# [Problem to work on]
Pick out every line in the rows that contains the word "Comparing". Treat uppercase and lowercase as different.

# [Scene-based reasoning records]
= = = =

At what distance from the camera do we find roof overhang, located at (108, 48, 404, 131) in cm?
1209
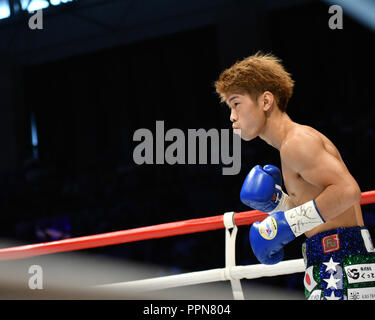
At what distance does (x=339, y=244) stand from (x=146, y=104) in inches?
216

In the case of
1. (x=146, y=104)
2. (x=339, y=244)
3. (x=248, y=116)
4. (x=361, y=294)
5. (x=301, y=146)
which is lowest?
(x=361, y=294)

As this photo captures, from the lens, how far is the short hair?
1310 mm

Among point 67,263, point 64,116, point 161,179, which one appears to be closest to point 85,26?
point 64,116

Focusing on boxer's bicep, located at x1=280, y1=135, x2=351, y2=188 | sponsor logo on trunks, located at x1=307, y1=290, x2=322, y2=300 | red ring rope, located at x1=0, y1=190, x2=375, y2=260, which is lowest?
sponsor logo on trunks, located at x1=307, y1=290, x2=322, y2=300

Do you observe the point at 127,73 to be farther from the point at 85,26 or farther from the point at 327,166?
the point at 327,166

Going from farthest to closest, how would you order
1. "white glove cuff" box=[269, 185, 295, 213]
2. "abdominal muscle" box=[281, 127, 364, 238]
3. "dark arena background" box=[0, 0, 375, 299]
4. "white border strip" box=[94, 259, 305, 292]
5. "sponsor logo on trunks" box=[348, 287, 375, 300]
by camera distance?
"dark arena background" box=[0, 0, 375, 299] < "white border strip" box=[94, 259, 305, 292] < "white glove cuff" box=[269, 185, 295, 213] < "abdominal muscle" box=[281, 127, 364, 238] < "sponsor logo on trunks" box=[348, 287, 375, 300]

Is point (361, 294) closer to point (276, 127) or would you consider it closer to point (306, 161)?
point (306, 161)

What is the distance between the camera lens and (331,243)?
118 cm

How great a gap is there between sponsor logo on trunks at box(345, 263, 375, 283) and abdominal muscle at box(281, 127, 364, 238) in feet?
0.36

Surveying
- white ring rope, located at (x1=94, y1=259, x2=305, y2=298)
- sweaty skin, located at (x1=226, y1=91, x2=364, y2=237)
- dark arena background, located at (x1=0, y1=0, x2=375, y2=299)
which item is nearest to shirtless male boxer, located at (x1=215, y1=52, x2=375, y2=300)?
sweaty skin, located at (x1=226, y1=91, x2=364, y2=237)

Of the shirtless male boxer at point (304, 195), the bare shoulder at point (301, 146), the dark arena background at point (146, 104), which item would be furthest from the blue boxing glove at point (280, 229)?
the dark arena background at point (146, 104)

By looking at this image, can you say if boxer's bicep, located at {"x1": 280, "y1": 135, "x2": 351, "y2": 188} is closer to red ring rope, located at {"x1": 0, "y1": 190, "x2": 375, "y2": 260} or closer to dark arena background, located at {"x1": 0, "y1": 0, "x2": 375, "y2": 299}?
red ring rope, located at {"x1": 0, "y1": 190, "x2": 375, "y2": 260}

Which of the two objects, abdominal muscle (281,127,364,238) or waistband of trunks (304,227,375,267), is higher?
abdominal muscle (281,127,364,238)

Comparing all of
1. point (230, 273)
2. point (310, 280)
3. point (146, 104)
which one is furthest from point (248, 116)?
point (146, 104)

= = = =

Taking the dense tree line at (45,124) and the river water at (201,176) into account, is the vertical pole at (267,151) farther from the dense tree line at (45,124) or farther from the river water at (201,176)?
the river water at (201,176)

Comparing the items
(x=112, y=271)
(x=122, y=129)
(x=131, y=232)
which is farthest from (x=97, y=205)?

= = = =

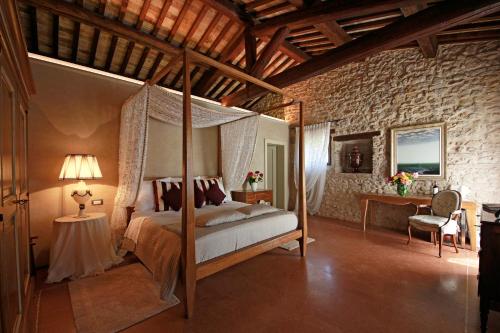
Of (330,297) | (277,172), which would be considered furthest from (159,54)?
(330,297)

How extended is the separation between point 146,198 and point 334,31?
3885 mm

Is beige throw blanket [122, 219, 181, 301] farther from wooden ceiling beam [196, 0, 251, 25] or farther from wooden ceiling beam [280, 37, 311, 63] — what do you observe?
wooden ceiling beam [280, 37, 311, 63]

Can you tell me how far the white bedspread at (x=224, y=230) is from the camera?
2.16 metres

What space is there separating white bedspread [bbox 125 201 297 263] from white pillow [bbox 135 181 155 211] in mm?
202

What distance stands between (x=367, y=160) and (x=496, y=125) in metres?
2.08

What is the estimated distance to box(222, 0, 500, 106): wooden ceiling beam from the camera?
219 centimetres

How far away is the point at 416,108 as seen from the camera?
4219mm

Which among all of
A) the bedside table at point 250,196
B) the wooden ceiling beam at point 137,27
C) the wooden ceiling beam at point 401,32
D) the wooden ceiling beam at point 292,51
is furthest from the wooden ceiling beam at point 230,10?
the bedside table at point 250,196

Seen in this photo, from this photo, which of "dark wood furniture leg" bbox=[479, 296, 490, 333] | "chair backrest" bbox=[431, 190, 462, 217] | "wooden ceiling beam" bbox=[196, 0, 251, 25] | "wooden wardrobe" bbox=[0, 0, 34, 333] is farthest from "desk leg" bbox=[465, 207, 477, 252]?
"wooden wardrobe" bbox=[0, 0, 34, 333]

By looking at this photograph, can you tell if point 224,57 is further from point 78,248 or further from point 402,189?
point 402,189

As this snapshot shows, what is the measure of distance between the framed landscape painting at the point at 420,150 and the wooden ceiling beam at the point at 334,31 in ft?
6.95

= = = =

# [Solution to the exercise]
Comparing all of
Comparing the items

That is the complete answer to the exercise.